PII Leaked in Logs
The Interview Question
"During a security audit, we discovered that we've been logging credit card numbers, SSNs, and passwords in plain text for 2 years. The logs are in Elasticsearch, S3 backups, and have been shipped to three third-party analytics tools. What do we do?"
Asked at: Any company handling sensitive data, especially fintech, healthcare
Time to solve: 35-40 minutes
Difficulty: ⭐⭐⭐⭐ (Senior, with compliance knowledge)
Clarifying Questions to Ask
- "What compliance frameworks apply?" → PCI-DSS, GDPR, HIPAA, SOC 2?
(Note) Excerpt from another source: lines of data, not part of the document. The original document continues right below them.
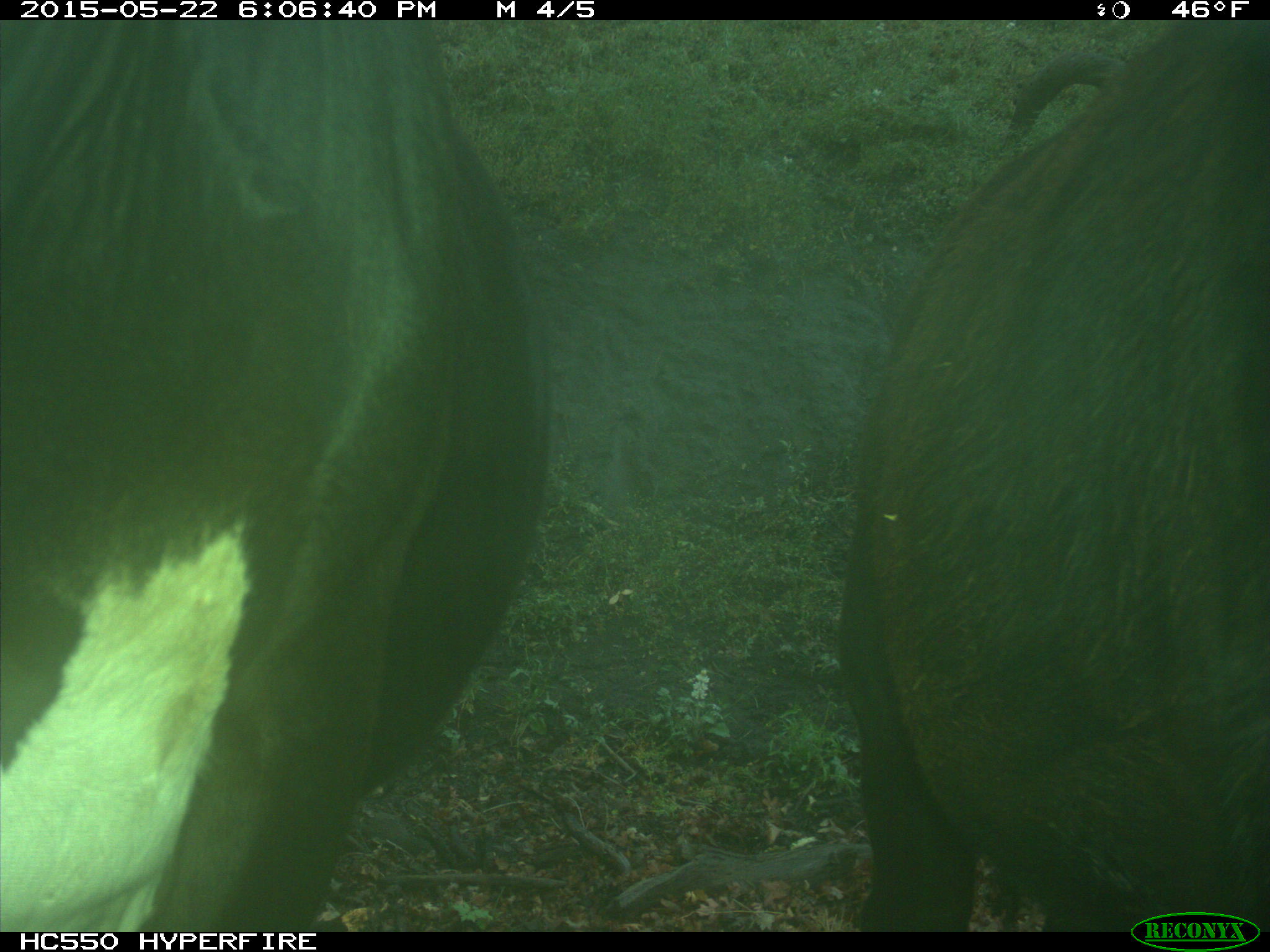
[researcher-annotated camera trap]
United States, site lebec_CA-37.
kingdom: Animalia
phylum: Chordata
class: Mammalia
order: Artiodactyla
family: Bovidae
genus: Bos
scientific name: Bos taurus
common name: domestic cow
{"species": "Bos taurus (domestic cow)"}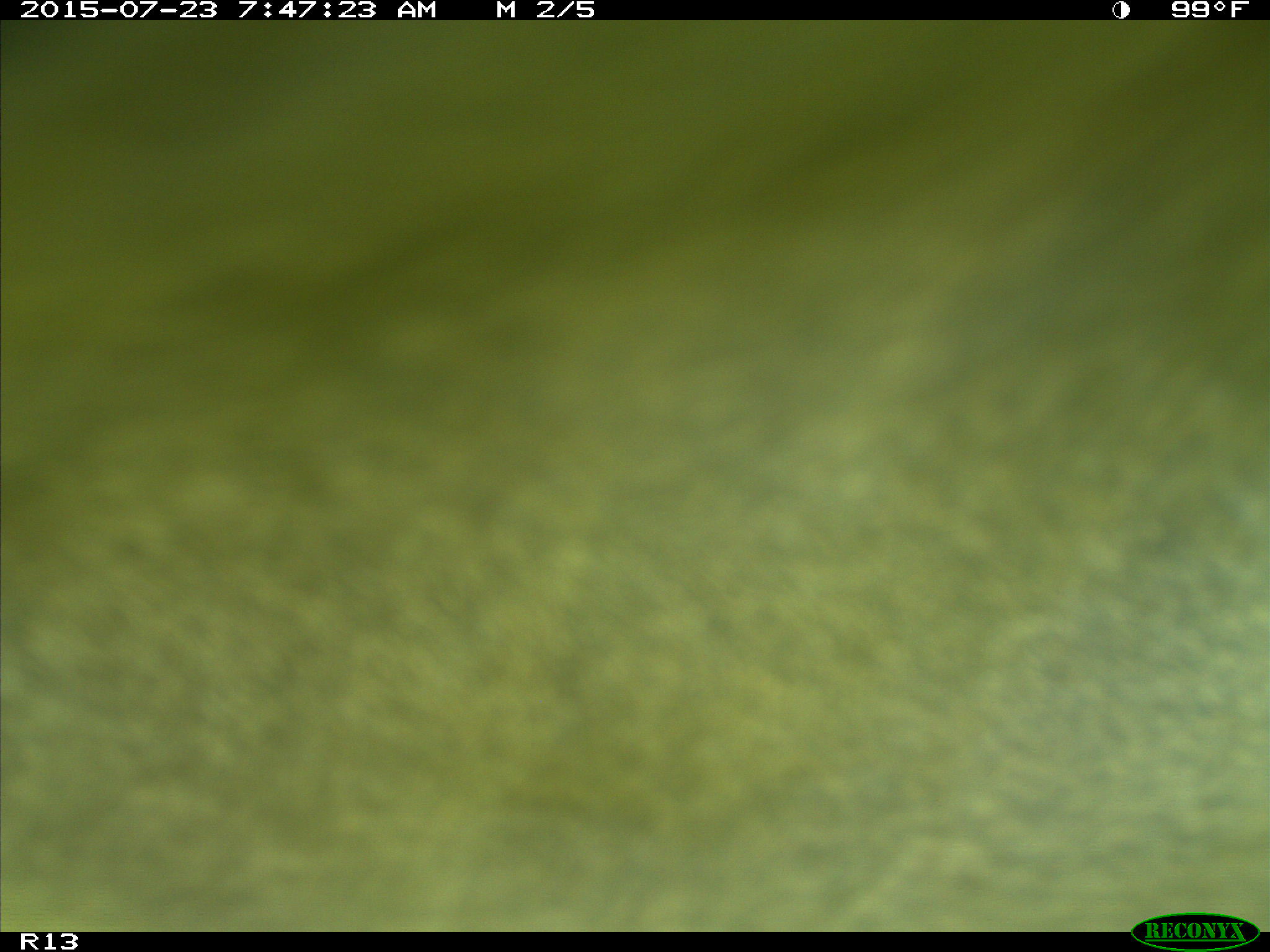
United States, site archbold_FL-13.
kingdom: Animalia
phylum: Chordata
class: Mammalia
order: Artiodactyla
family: Bovidae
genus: Bos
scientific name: Bos taurus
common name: domestic cow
Bos taurus (domestic cow).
- "How much data volume?" → Affects remediation time
- "What third parties have the data?" → Legal and contractual obligations
- "Do we have data retention policies?" → Older logs might auto-delete
- "Has there been unauthorized access?" → Determines if it's a breach
Immediate Actions (First 24 Hours)
Hour 0-1: Containment
# 1. STOP THE BLEEDING - Deploy emergency log filter
class EmergencyLogFilter:
SENSITIVE_PATTERNS = [
r'\b\d{4}[-\s]?\d{4}[-\s]?\d{4}[-\s]?\d{4}\b', # Credit card
r'\b\d{3}[-\s]?\d{2}[-\s]?\d{4}\b', # SSN
r'password["\s:=]+\S+', # Password in logs
r'ssn["\s:=]+\S+',
r'credit_card["\s:=]+\S+',
]
def filter(self, record):
message = record.getMessage()
for pattern in self.SENSITIVE_PATTERNS:
message = re.sub(pattern, '[REDACTED]', message, flags=re.IGNORECASE)
record.msg = message
return True
# Apply to ALL loggers immediately
import logging
for logger_name in logging.root.manager.loggerDict:
logging.getLogger(logger_name).addFilter(EmergencyLogFilter())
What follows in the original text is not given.